While the butcher was able to tolerate the smell, the local hotel owner would not allow the hunter to enter to take a bath. “I smelled them before the door opened and told them to leave,” said Arnold Dunn, “they would do nothing but stink up my baths!” Rejected from a bath, the hunter went to the Smithfield’s but was threatened by the patrons there. They wound up at Keane’s Saloon, an older and small saloon in Valentine that is considered to serve a lower class clientele. And even here, the hunter was told to leave. “Ain’t much smells worse than the food here,” said one patron, “but that cowpoke did, worse than those covered in sheep shit too!” Eventually the hunter left town and nobody heard from them again.

Saint Denis photographer found dead in the bayou
By Aloysius Levron
Esther T. Conard, a well known photographer in Saint Denis was reported missing early this week. She was found the very next day, dead in the bayou. Miss Conard had discussed plans to take her photography to the next level. As she was most known for photography around the city she wanted to expand to take wildlife photographs. “I know Esther seemed like a foolish city gal trying to live it rough,” a friend explained, “but she wasn’t going out in dresses, she wasn’t afraid to get dirty, or to do a bit of research.” Miss Conard had in fact been doing research on the rare ghost panther. While preparing to photograph the legendary animal, Miss Conard made several excursions into the bayou and took photographs over other bayou animals. “She really learned to respect the bayou and its creatures,” said a local, “I thought she was just a city folk, a tourist, but she was genuine.”

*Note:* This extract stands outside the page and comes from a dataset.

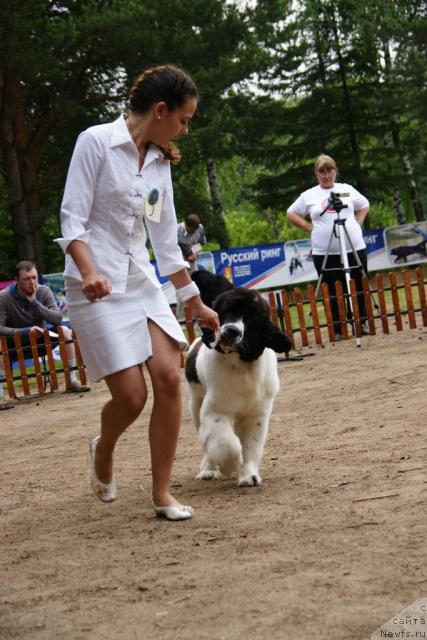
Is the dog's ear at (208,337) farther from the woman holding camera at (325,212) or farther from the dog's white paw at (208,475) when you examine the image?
the woman holding camera at (325,212)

Her body was reported by a train rider, who noticed someone laying in the bayou partially submerged in mud. A posse rode out from Saint Denis and found her body, just north of the train tracks leading into the city north of Caliga Hall. Her body was badly mutilated with bite marks and massive gouges. The area she was found was known territory of a ghost panther and the wounds were consistent with a large cat attack. He camera was found nearby but was badly damaged and any film was destroyed and unsalvageable. Friends and family were said to hear the news but happy to have closure.

Wolfman spotted beyond usual sightings location

By Lucien Privitt

The Wolfman of New Hanover may be expanding their territory. Several witnesses have told authorities about a wolfman threatening them. “I heard growling and grabbed my rifle and turned around,” said a hunter, “I was a expecting a wolf but saw a man on two legs with the head of a wolf instead!” The witness said they panicked and fled as quickly as they could, firing blinding back at the wolfman. Another witnesses said the wolfman walked into Wallace Station, growling and wielding pistols. “I’ve never seen anything like it!” the clerk said, “a wolf on two legs waving guns around!” The wolfman did not harm anybody and later fled into the woods nearby.

Sightings of the wolfman have been made as far as New Austin. Of course, the Wolfman of New Hanover has only ever been spotted in New Hanover. Specifically, they have never been seen beyond Roanoke Ridge. Moreover, the Wolfman of New Hanover has never wielded a gun and is often seen with no clothes on. This new wolfman is said to be dressed like a man, only with a wolf’s head. “I think it’s fake, just a man in a mask,” said one witness, “thinks it’s cute to scare people, but if I see ’em… they’ll be dead real quick and you’ll see the truth of ’em.” The idea that the wolfman is actually a man in a mask seems to be the most likely explanation. But travelers are still expected to use caution should they see him.